[Try it] Would you print the lines below exactly, beginning at the line that has "common name: rat" and stopping after the line that has "common name: common raccoon"? Only those lines, and no pictures.

+++ Records +++

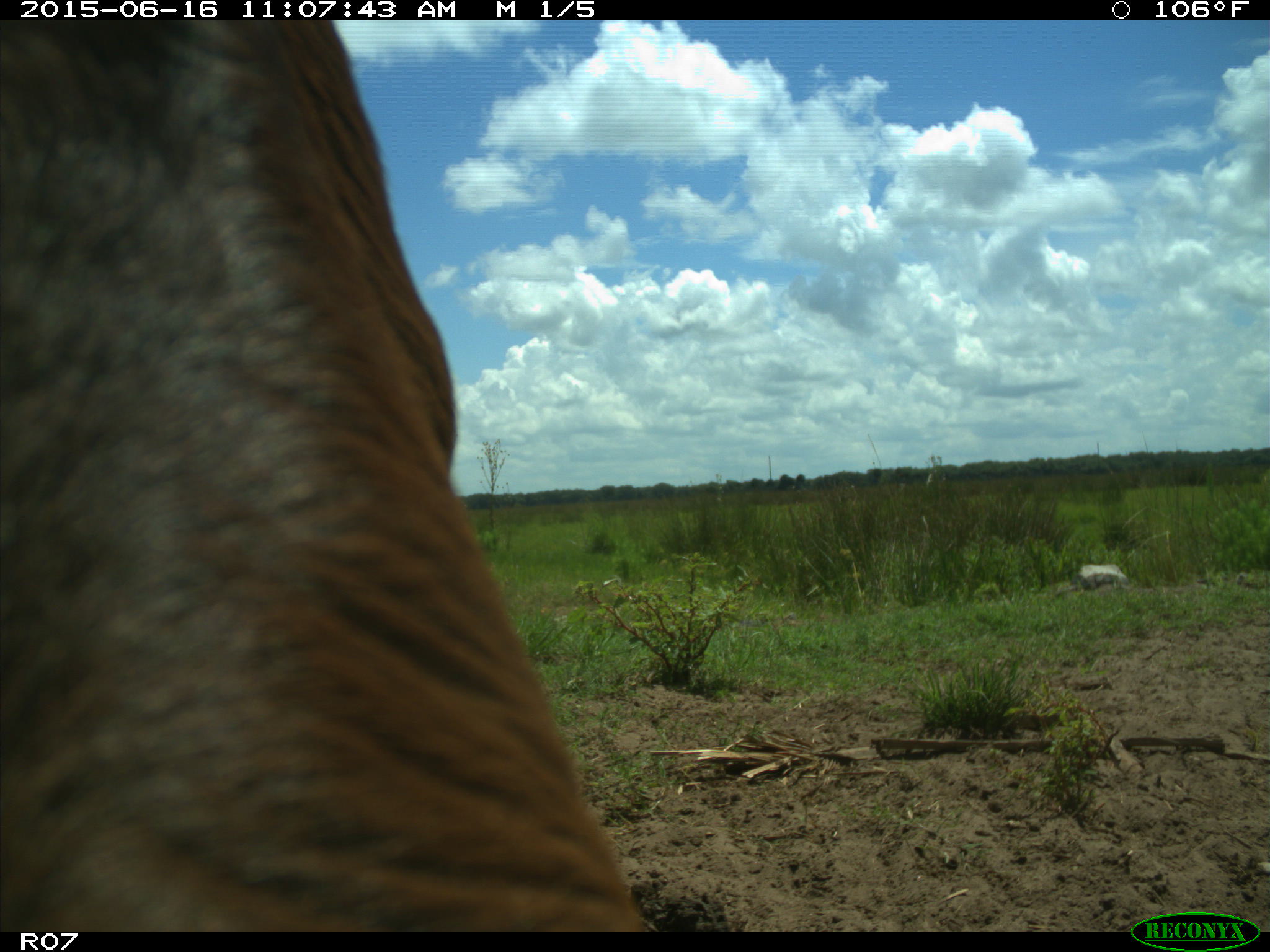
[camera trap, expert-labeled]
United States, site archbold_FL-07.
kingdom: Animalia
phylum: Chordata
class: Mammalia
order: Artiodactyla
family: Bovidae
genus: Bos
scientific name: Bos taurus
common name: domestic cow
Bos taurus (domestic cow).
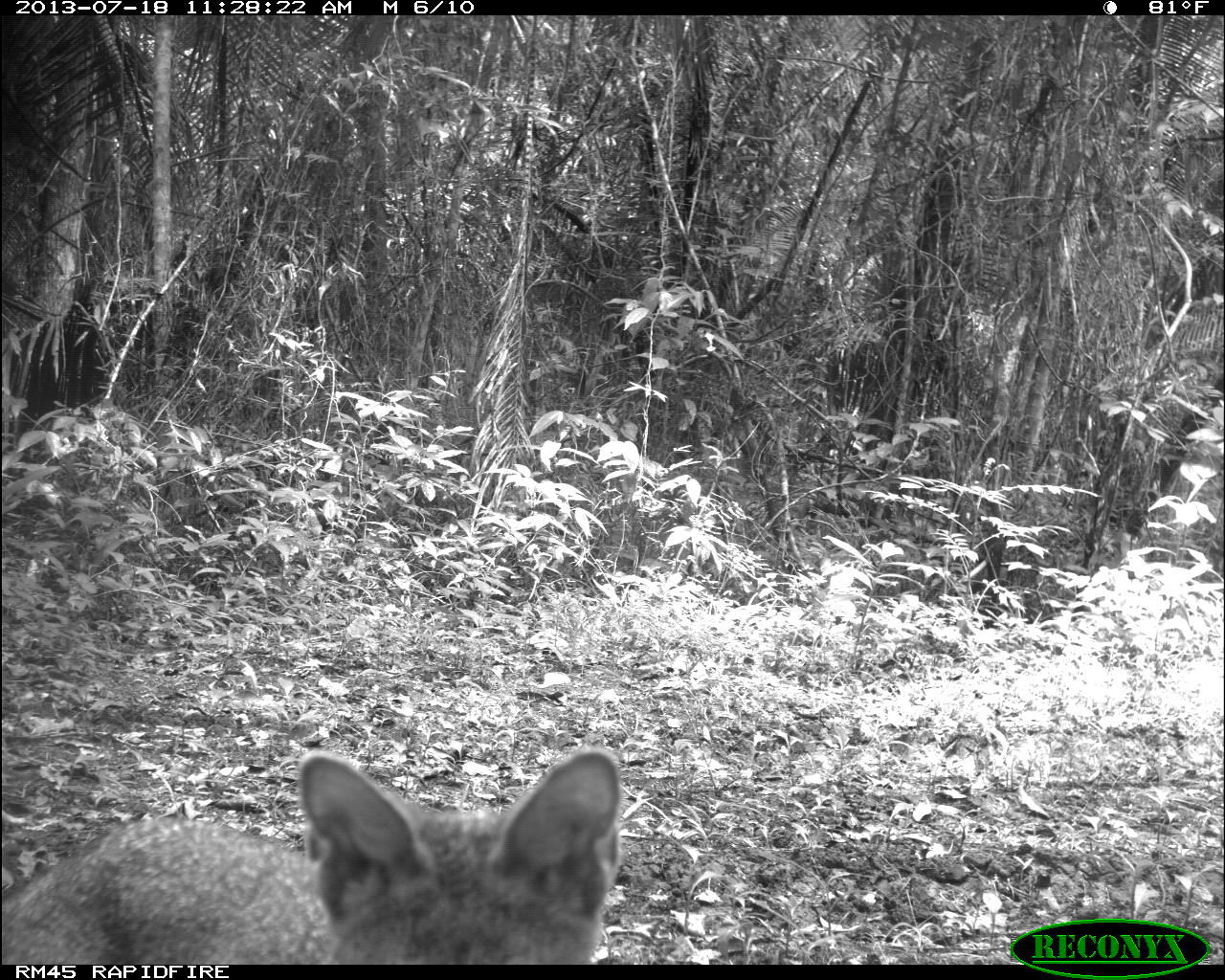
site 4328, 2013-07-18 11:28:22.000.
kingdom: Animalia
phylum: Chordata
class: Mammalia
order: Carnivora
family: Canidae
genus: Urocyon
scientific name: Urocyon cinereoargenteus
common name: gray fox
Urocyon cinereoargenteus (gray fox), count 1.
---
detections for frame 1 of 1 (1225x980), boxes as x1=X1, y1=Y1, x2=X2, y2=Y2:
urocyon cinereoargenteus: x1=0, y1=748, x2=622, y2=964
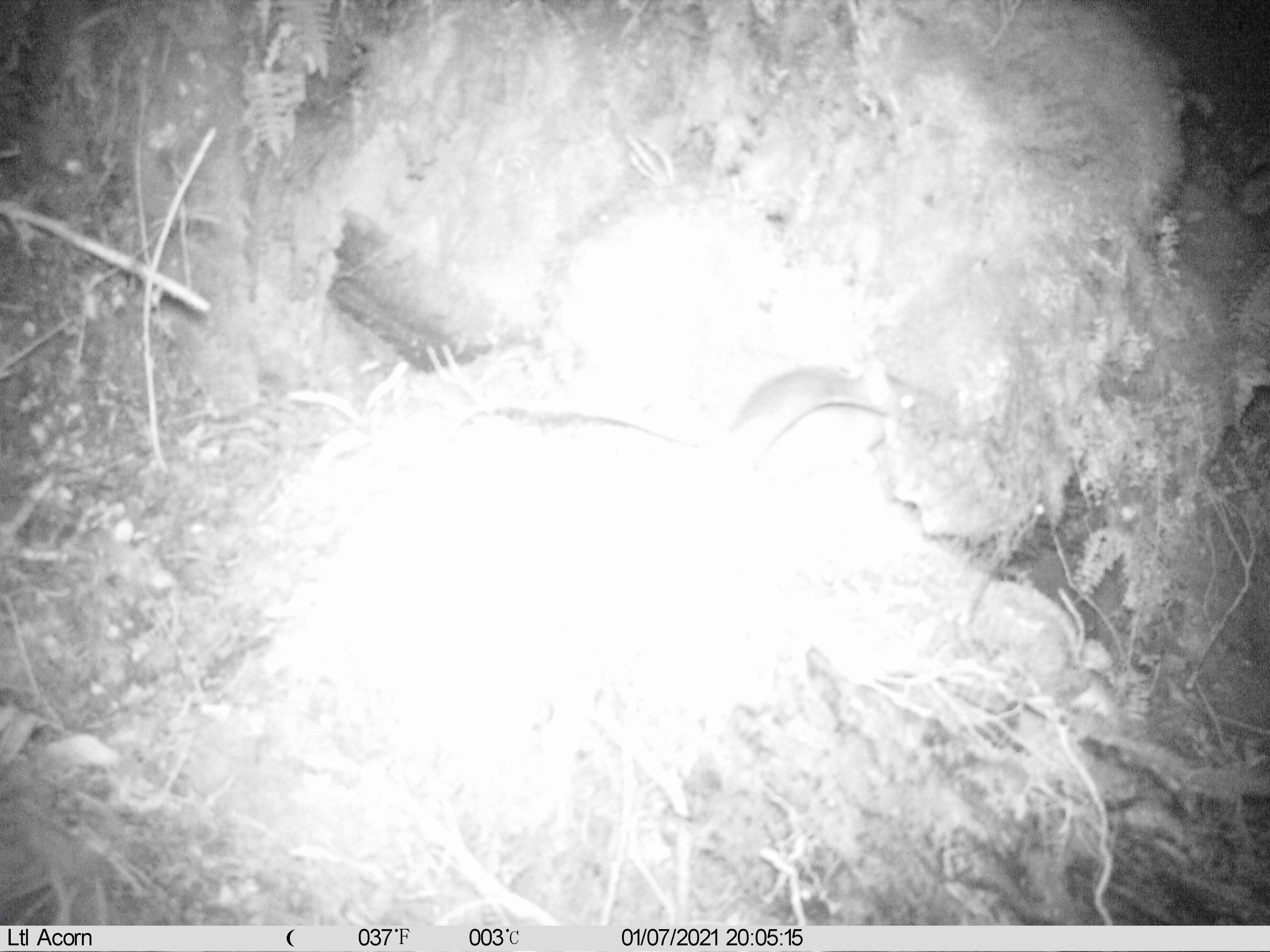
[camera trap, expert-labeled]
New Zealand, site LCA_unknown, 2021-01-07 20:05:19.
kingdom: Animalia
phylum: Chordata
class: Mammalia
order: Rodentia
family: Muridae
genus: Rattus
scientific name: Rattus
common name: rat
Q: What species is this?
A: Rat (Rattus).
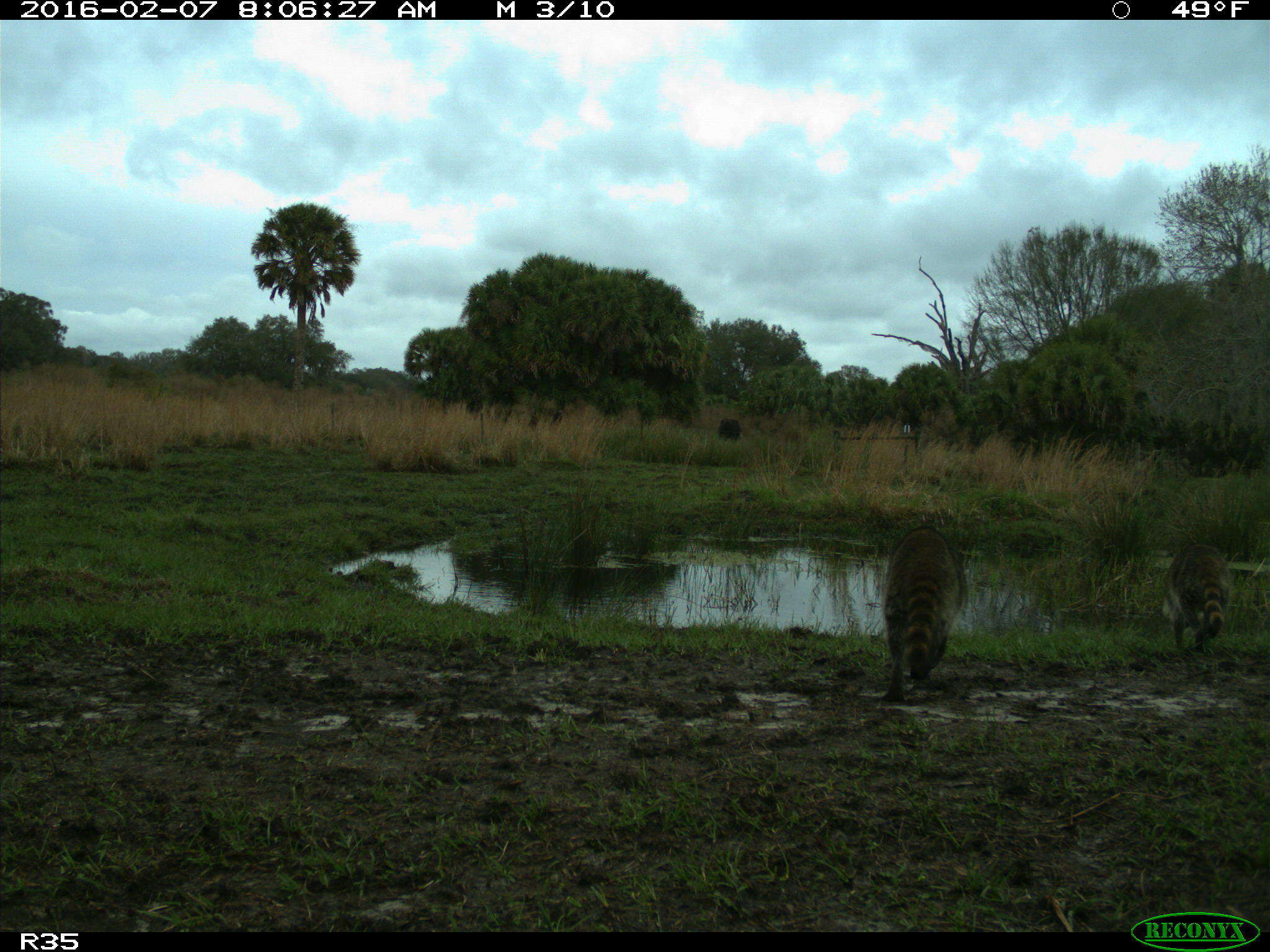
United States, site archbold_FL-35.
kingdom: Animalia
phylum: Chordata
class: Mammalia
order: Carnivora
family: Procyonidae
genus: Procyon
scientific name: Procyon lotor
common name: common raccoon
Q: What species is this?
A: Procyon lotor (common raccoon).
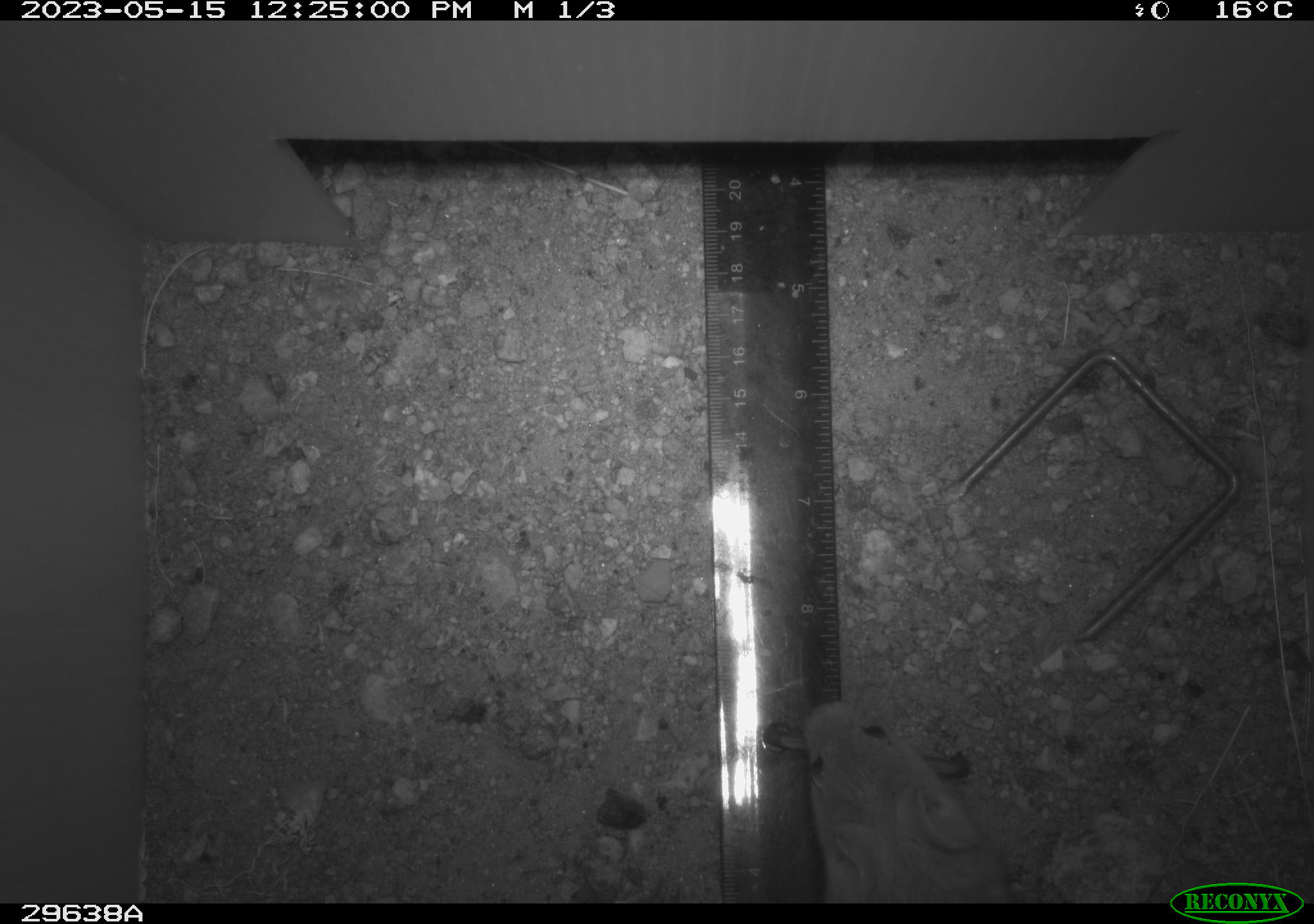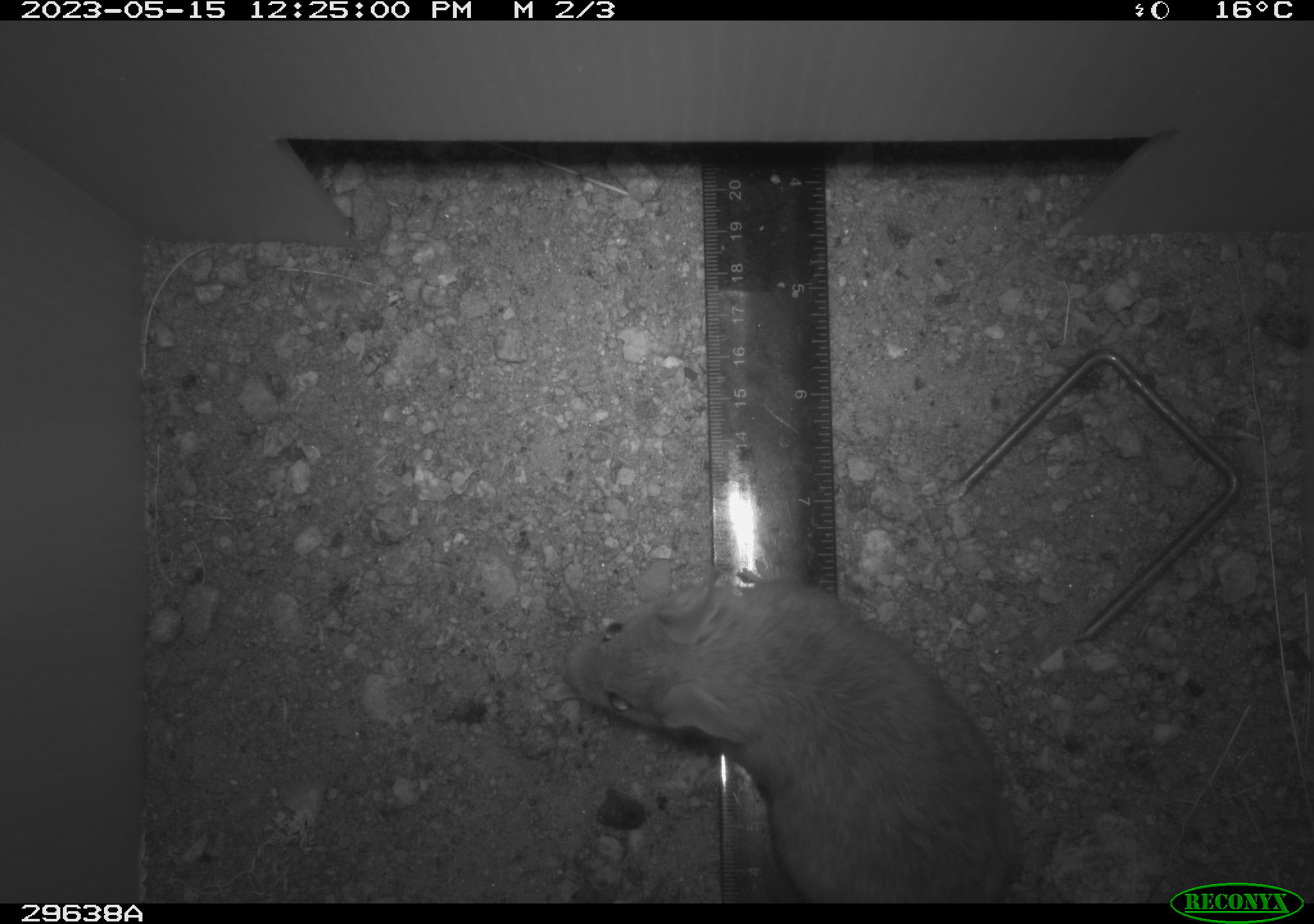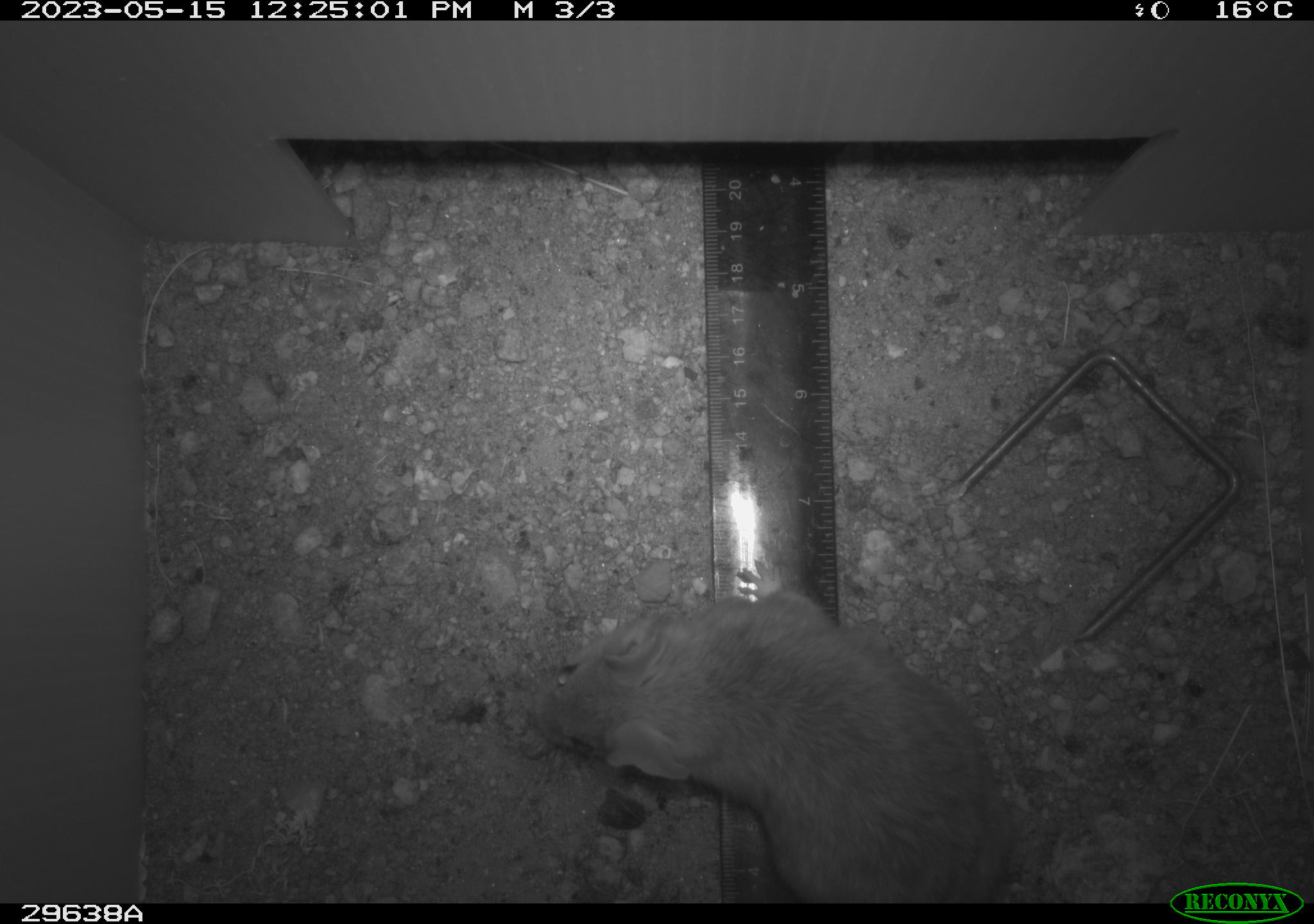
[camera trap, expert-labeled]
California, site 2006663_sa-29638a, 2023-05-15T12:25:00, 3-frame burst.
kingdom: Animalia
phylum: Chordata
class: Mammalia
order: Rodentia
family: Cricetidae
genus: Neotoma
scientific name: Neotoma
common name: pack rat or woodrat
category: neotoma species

+++

[Solution for this task]
common name: rat
Q: What species is this?
A: Rat (Rattus).
United States, site archbold_FL-35.
kingdom: Animalia
phylum: Chordata
class: Mammalia
order: Carnivora
family: Procyonidae
genus: Procyon
scientific name: Procyon lotor
common name: common raccoon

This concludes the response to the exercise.